* [Problem details]:
Transcribe, exactly and in full, every record shown below, while omitting its images.

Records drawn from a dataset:
====
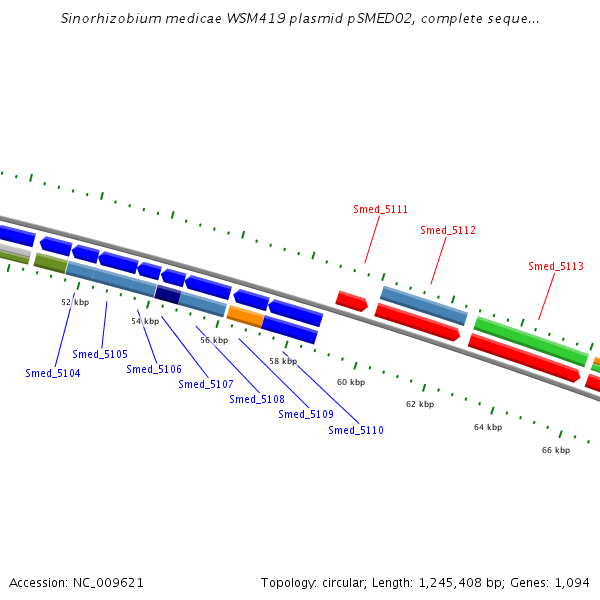 Sinorhizobium medicae WSM419 plasmid pSMED02, complete seque...

Smed_5111
Smed_5112
Smed_5113

52 kbp
54 kbp
56 kbp
58 kbp
60 kbp
62 kbp
64 kbp
66 kbp

Smed_5104
Smed_5105
Smed_5106
Smed_5107
Smed_5108
Smed_5109
Smed_5110

Accession: NC_009621

Topology: circular; Length: 1,245,408 bp; Genes: 1,094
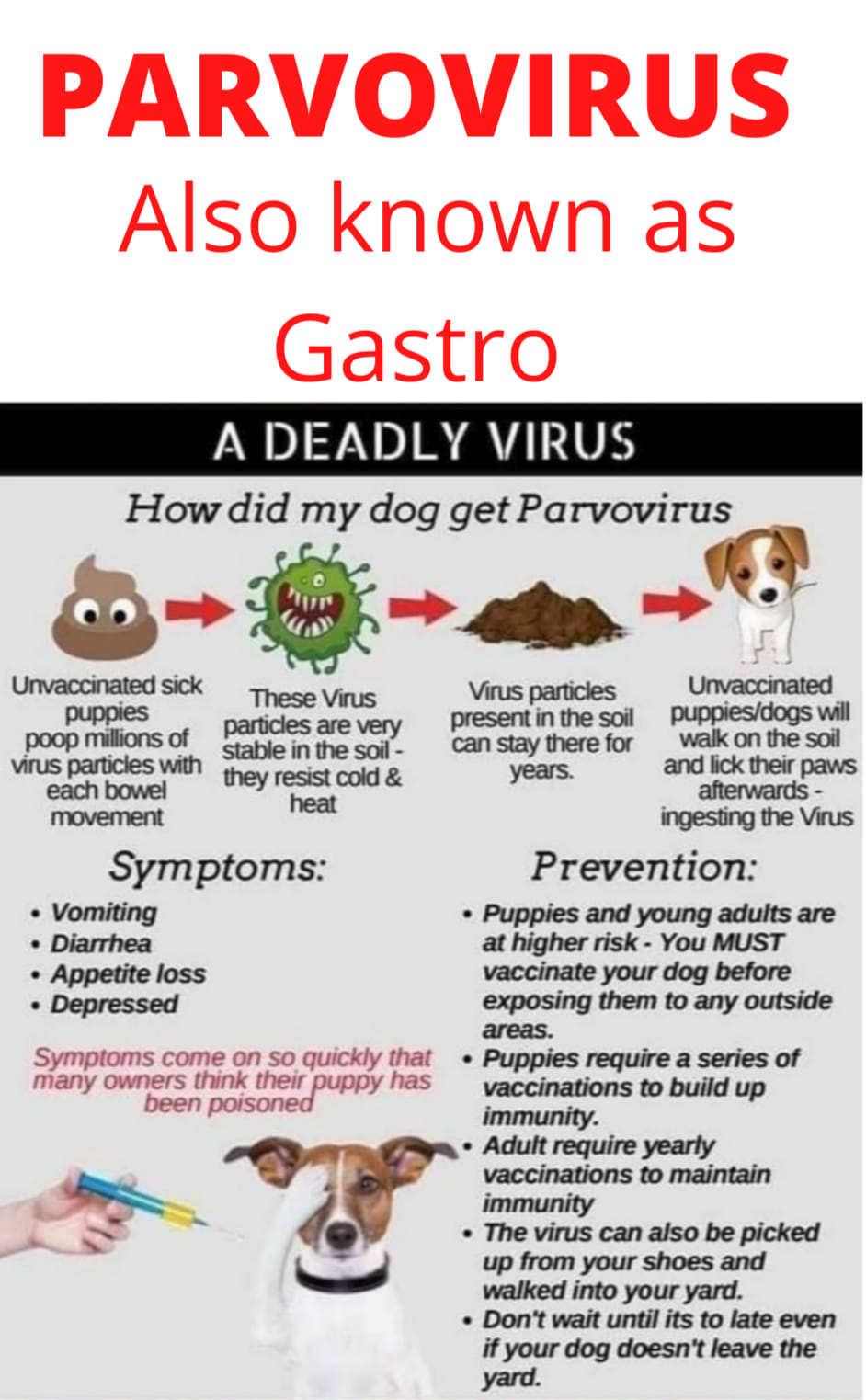 PARVOVIRUS
Also known as
Gastro

A DEADLY VIRUS

How did my dog get Parvovirus

Unvaccinated sick puppies poop millions of virus particles with each bowel movement

These Virus particles are very stable in the soil - they resist cold & heat

Virus particles present in the soil can stay there for years.

Unvaccinated puppies/dogs will walk on the soil and lick their paws afterwards - ingesting the Virus

Symptoms:
• Vomiting
• Diarrhea
• Appetite loss
• Depressed

Symptoms come on so quickly that many owners think their puppy has been poisoned

Prevention:
• Puppies and young adults are at higher risk - You MUST vaccinate your dog before exposing them to any outside areas.
• Puppies require a series of vaccinations to build up immunity.
• Adult require yearly vaccinations to maintain immunity
• The virus can also be picked up from your shoes and walked into your yard.
• Don't wait until its to late even if your dog doesn't leave the yard.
====
* [Expected answer]:
 Sinorhizobium medicae WSM419 plasmid pSMED02, complete seque...

Smed_5111
Smed_5112
Smed_5113

52 kbp
54 kbp
56 kbp
58 kbp
60 kbp
62 kbp
64 kbp
66 kbp

Smed_5104
Smed_5105
Smed_5106
Smed_5107
Smed_5108
Smed_5109
Smed_5110

Accession: NC_009621

Topology: circular; Length: 1,245,408 bp; Genes: 1,094
 PARVOVIRUS
Also known as
Gastro

A DEADLY VIRUS

How did my dog get Parvovirus

Unvaccinated sick puppies poop millions of virus particles with each bowel movement

These Virus particles are very stable in the soil - they resist cold & heat

Virus particles present in the soil can stay there for years.

Unvaccinated puppies/dogs will walk on the soil and lick their paws afterwards - ingesting the Virus

Symptoms:
• Vomiting
• Diarrhea
• Appetite loss
• Depressed

Symptoms come on so quickly that many owners think their puppy has been poisoned

Prevention:
• Puppies and young adults are at higher risk - You MUST vaccinate your dog before exposing them to any outside areas.
• Puppies require a series of vaccinations to build up immunity.
• Adult require yearly vaccinations to maintain immunity
• The virus can also be picked up from your shoes and walked into your yard.
• Don't wait until its to late even if your dog doesn't leave the yard.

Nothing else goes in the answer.